A riprova di tali affermazioni basta considerare le principali riforme economiche e sociali del Centro-destra. Prendiamo quella del sistema formativo. Nel valutare i contenuti del progetto Moratti (chi scrive non trova elementi per sostenere che sia in atto un disegno di privilegiare la scuola privata), il difetto più grave sta nella mancanza di copertura finanziaria, tanto che il ministro della pubblica istruzione ha dovuto trascorrere un intero pomeriggio in riunione con Gianni Letta allo scopo di reperire risorse sufficienti ad avviare una sperimentazione decente. Analoghe considerazioni potrebbero essere tratte nel caso delle pensioni.
Il Governo ha compiuto ogni possibile sforzo per lisciare la belva sindacale per il verso del pelo.
La polemica sulla contribuzione non ha senso, poiché tutti i progetti seri riguardanti l'avvio della previdenza complementare hanno sempre messo in conto una riduzione parziale della aliquota obbligatoria con relativa, inevitabile perdita di gettito.
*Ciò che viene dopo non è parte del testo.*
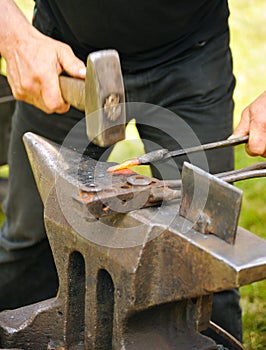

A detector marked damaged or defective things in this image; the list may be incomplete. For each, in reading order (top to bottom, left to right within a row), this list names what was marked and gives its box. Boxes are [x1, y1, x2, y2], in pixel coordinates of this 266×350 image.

rusty anvil surface [0, 133, 266, 348]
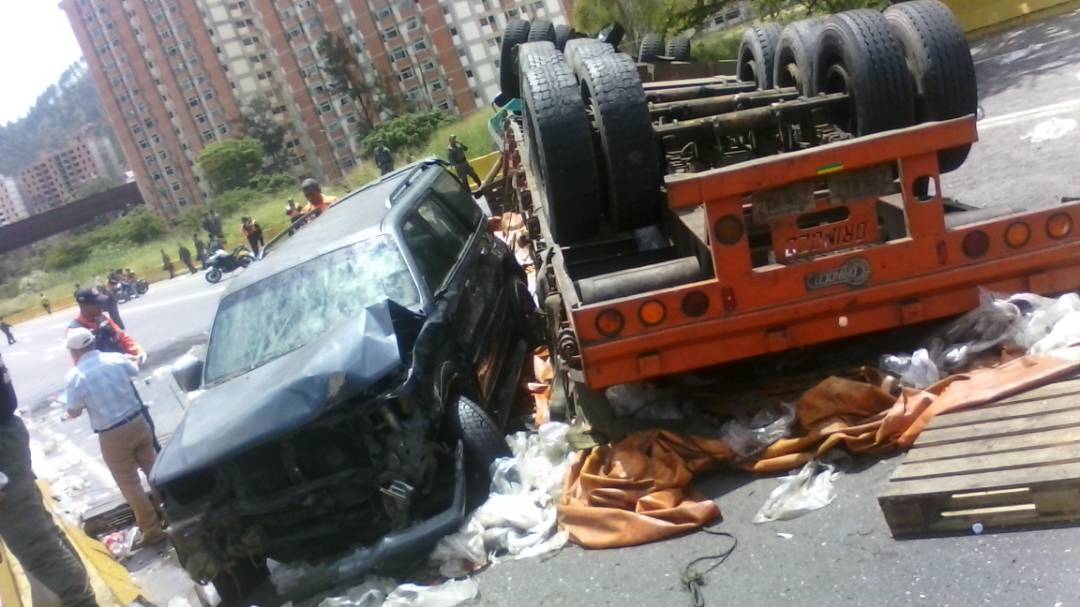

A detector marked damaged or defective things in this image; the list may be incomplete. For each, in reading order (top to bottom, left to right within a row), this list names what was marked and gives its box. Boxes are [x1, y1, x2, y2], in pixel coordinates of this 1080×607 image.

damaged windshield [205, 235, 420, 382]
crushed black suv [150, 162, 536, 604]
overturned orange truck [486, 1, 1080, 418]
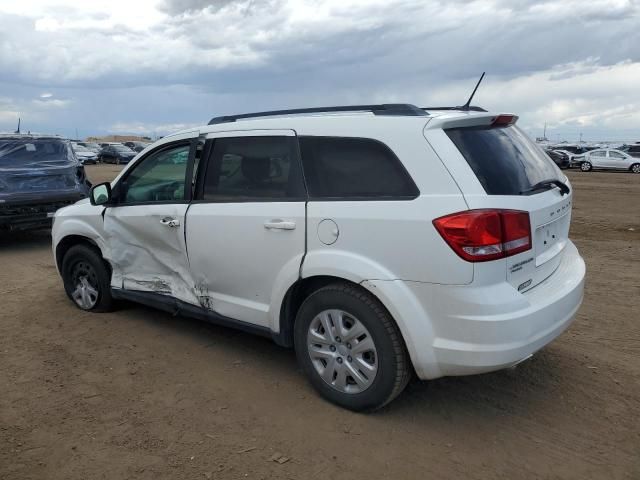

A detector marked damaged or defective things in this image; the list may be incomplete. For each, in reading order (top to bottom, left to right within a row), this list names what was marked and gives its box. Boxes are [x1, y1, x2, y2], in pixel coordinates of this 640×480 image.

dented front door [104, 132, 199, 304]
damaged white suv [53, 103, 584, 410]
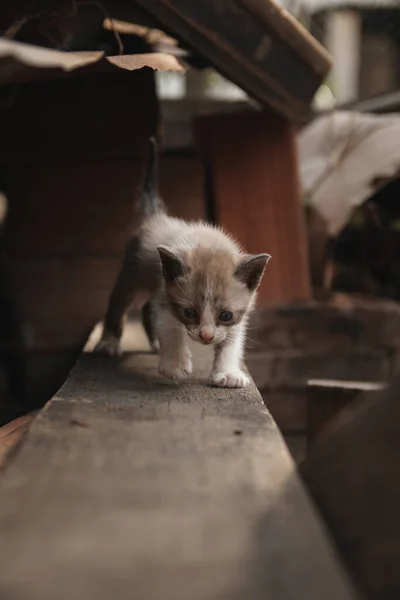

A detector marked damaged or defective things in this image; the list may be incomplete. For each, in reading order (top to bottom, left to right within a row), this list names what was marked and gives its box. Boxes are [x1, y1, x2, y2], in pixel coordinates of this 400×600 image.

rusty metal sheet [0, 37, 185, 85]
brown rusted panel [196, 110, 310, 304]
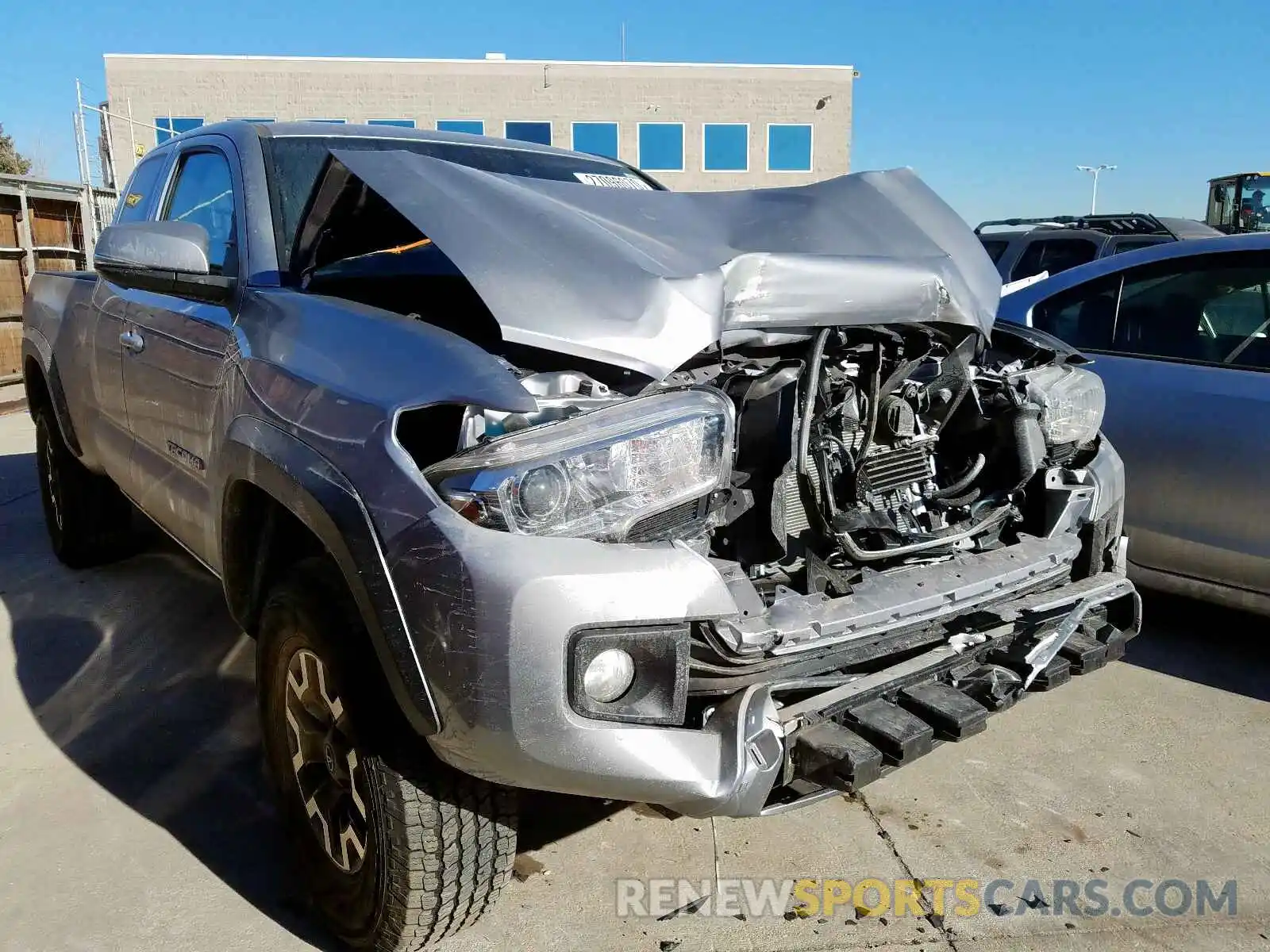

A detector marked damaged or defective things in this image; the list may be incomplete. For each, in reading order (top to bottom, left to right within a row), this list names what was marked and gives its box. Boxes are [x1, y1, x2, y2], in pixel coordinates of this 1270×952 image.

crumpled hood [322, 151, 997, 378]
shattered headlight [425, 386, 733, 536]
damaged toyota tacoma [22, 123, 1143, 946]
shattered headlight [1022, 365, 1099, 447]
Il problema vero (che il disegno di legge delega elude) riguarda l'individuazione delle misure di risparmio sul lato della spesa,
in grado di compensare il minor prelievo sul versante delle entrate. Invece, lo ammette la stessa relazione tecnica predisposta dal Governo, toccherà alla legge finanziaria reperire, ogni anno, adeguata copertura attraverso l'apporto di risorse esterne al sistema e a carico della fiscalità generale. Analoghe considerazioni valgono a proposito del Patto per l'Italia, che in sé non ha nulla di scandaloso e di lesivo dei diritti dei lavoratori, se non la preoccupazione di un pacchetto di promesse (di sgravi fiscali
e di miglioramento degli ammortizzatori) insostenibili a fronte della ribadita intangibilità della spesa sociale.
Da ultimo viene la proposta del ministro Sirchia di istituire un fondo per l'assistenza alle persone non autosufficienti.
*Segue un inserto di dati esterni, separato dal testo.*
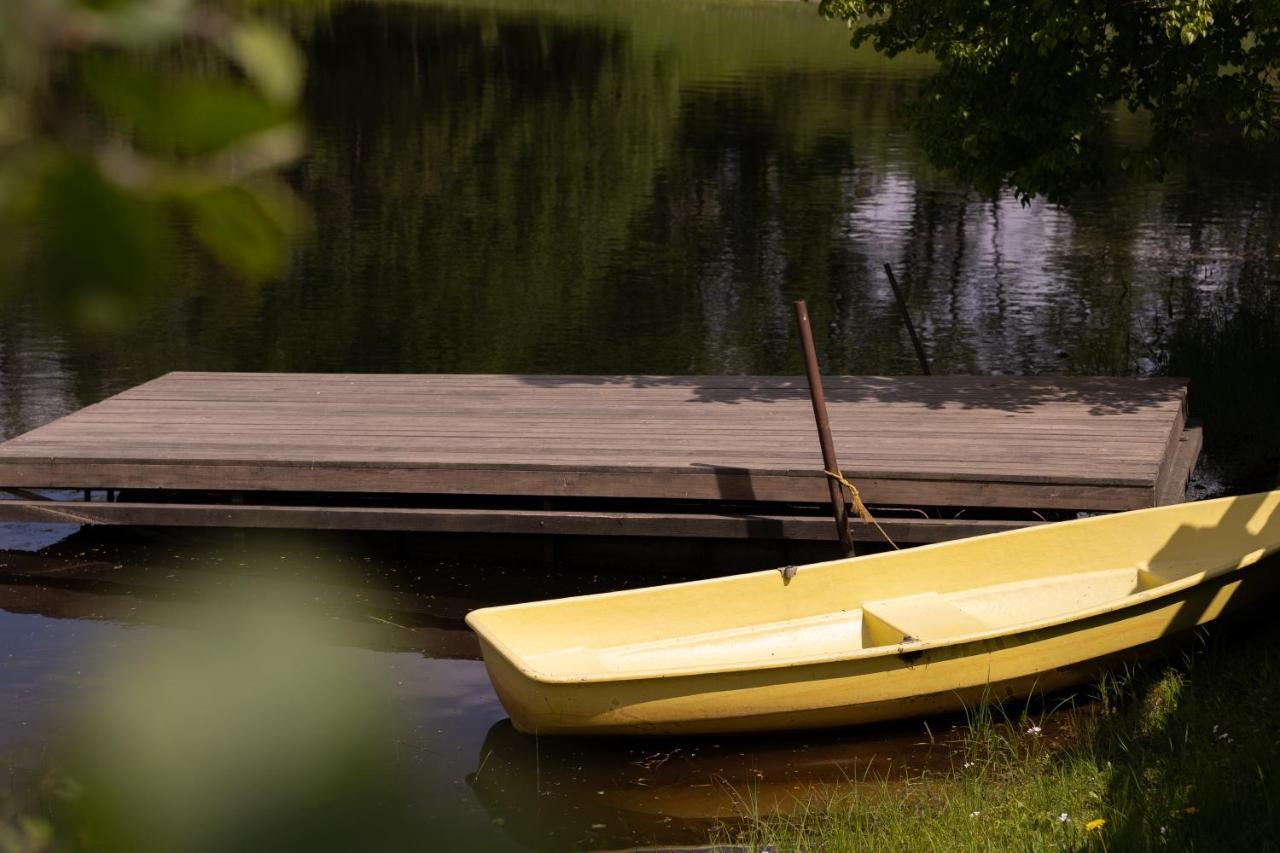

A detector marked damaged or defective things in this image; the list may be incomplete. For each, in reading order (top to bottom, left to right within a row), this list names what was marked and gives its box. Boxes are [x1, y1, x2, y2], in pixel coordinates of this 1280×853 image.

rusty metal pole [788, 300, 849, 558]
La Sinistra sindacale e politica - come se obbedisse ad un riflesso condizionato - ha gridato allo smantellamento del Servizio pubblico, mentre, in verità, il problema da chiarire concerne il reperimento delle risorse aggiuntive, necessarie per attuare un'operazione, nelle intenzioni, meritoria.
Il Governo, poi, per tacitare il frastuono delle organizzazione dei consumatori (Carneade, chi era costui?), le quali si sono inventate un'inflazione ad usum delphini, si è persino avventurato sul sentiero, assai poco liberista, di un blocco temporaneo
dei prezzi e delle tariffe. Così, una politica economica incapace di affrontare, mediante le riforme, il nodo di un riassetto strutturale della spesa corrente, finisce per essere condannata alla ricerca di facili scorciatoie. Vi sono state le dismissioni immobiliari,
lo scudo fiscale, le cartolarizzazioni, la lotta al sommerso. Alcune iniziative hanno avuto successo, altre no.
E' rimasta in campo solo la prospettiva di un condono. Nulla di male: facevano così anche nella prima Repubblica.
Non a caso il più convinto sostenitore dell'operazione viene dalle colonne del Giornale - Paolo Cirino Pomicino - al quale il condono ricorda la sua azione di ministro economico.
E poi?
Non resta che appellarsi allo stellone, invocando ora una crescita salvifica che non arriva, ora intrallazzando, in sede europea, per cambiare quei vincoli che non si è in grado di onorare, per mera scelta di opportunità. Lo ha scritto Daniel Gros sul Sole-24Ore: L'unica ragione che vedo per cambiare le regole del Patto è politica: i Governi non riescono a fare le riforme che servono.